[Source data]
______
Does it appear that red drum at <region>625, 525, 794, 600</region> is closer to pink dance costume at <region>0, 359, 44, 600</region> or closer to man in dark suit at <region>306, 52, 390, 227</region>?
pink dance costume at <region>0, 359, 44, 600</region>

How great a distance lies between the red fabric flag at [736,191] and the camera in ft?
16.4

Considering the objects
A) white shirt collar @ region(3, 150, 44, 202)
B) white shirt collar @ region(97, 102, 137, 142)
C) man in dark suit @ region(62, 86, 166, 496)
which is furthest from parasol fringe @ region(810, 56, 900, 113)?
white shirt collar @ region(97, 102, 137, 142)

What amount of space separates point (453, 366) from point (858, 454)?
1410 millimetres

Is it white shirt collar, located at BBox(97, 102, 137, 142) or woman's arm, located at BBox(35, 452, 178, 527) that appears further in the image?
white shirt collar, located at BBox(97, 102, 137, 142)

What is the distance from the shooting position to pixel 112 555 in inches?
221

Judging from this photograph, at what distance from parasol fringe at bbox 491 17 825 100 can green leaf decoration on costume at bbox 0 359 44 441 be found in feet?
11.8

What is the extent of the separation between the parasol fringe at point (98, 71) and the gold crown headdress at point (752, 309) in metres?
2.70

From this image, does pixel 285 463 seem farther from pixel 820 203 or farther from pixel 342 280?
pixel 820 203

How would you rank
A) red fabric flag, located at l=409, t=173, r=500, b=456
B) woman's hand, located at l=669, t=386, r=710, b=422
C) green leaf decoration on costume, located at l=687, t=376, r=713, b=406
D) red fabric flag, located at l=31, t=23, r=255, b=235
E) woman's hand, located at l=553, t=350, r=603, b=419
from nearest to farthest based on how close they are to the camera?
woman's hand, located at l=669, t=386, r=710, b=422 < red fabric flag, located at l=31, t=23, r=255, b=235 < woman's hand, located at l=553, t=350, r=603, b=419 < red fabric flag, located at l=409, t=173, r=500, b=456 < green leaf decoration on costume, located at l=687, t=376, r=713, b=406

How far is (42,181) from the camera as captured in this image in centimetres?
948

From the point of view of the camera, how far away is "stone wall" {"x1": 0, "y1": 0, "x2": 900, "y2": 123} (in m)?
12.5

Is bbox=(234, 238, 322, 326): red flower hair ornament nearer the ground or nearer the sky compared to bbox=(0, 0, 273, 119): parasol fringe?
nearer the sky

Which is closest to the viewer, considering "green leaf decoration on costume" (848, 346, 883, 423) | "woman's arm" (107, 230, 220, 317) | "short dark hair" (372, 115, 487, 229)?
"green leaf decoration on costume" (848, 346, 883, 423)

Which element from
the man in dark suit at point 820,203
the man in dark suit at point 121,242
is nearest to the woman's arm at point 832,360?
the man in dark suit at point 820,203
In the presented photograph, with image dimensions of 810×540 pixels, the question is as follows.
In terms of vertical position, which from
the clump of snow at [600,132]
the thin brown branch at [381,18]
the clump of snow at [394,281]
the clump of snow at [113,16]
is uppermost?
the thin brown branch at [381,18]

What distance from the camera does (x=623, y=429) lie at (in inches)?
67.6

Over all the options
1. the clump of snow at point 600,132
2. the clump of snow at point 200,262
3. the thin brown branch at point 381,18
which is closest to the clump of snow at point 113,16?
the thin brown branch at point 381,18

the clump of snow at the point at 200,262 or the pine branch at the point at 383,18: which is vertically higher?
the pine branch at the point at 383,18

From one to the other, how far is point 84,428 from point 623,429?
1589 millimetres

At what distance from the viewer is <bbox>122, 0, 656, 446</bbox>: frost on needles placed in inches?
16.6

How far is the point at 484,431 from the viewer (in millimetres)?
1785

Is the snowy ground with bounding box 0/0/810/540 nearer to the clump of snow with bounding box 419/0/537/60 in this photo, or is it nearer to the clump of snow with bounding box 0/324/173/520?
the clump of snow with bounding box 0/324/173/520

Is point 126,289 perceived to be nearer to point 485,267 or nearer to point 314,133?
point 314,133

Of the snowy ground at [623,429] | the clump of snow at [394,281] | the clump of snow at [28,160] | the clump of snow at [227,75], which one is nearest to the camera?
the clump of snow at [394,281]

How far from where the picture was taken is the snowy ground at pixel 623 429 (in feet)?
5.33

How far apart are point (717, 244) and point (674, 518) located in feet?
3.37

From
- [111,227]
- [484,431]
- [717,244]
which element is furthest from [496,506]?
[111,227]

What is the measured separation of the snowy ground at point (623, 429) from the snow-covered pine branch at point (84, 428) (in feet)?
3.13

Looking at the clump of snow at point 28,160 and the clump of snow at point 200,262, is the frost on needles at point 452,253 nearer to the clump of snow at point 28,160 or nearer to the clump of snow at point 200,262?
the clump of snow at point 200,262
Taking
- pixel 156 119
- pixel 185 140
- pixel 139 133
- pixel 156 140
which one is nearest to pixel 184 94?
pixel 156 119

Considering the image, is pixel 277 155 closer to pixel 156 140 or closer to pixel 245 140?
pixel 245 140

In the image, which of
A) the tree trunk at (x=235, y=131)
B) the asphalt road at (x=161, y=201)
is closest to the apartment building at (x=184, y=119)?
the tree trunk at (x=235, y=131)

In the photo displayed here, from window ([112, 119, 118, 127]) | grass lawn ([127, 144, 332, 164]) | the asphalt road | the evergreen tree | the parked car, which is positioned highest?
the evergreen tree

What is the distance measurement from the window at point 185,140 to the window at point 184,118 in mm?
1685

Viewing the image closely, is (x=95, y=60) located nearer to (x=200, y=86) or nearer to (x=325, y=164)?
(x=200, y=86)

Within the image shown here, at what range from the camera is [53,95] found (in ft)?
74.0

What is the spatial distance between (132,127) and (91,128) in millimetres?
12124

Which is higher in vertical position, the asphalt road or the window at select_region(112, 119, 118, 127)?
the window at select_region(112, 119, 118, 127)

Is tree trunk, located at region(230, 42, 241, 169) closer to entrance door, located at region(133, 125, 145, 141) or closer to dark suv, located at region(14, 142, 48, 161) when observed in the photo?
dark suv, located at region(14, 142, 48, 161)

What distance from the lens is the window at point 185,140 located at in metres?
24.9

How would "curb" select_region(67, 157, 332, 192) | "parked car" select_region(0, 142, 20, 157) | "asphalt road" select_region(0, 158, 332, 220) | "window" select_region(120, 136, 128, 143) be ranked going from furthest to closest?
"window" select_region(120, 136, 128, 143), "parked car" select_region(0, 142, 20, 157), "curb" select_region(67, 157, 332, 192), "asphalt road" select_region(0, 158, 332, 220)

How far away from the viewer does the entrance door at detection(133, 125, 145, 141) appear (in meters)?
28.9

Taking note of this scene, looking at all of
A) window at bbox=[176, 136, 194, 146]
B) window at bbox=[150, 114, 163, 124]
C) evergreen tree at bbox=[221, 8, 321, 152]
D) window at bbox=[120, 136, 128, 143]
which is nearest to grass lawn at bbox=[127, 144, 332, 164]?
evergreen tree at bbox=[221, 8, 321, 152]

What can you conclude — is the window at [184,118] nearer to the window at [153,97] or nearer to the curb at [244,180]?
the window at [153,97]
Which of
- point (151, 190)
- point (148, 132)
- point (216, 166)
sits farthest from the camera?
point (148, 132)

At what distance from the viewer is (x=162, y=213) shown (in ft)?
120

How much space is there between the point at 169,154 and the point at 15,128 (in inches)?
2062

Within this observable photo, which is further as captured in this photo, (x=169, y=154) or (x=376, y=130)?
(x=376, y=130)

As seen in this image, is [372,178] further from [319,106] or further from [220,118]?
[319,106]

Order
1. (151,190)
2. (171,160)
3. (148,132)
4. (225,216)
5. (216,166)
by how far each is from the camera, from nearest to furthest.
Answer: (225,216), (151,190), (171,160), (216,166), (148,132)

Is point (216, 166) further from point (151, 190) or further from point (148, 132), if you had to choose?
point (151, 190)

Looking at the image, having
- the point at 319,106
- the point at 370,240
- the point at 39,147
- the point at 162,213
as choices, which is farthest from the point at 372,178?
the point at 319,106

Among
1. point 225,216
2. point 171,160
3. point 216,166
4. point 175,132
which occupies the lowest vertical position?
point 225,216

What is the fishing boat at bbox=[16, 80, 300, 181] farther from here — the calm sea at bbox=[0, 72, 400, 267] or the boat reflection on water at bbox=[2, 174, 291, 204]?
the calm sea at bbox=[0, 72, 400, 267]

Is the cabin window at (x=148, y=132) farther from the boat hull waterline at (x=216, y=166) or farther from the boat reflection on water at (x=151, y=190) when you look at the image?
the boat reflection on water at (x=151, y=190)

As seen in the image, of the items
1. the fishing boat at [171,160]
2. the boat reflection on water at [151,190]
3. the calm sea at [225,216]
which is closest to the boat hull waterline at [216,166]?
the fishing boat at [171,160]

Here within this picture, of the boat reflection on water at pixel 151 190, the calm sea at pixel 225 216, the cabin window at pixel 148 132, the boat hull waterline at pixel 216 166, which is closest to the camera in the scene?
______
Reproduce the data above exactly as it appears, starting from the line containing "the clump of snow at the" and continuing up to and including the line containing "1589 millimetres".

the clump of snow at the point at 200,262 or the pine branch at the point at 383,18: which is vertically higher?
the pine branch at the point at 383,18

From one to the other, how far is point 84,428 from point 623,429?
1589 millimetres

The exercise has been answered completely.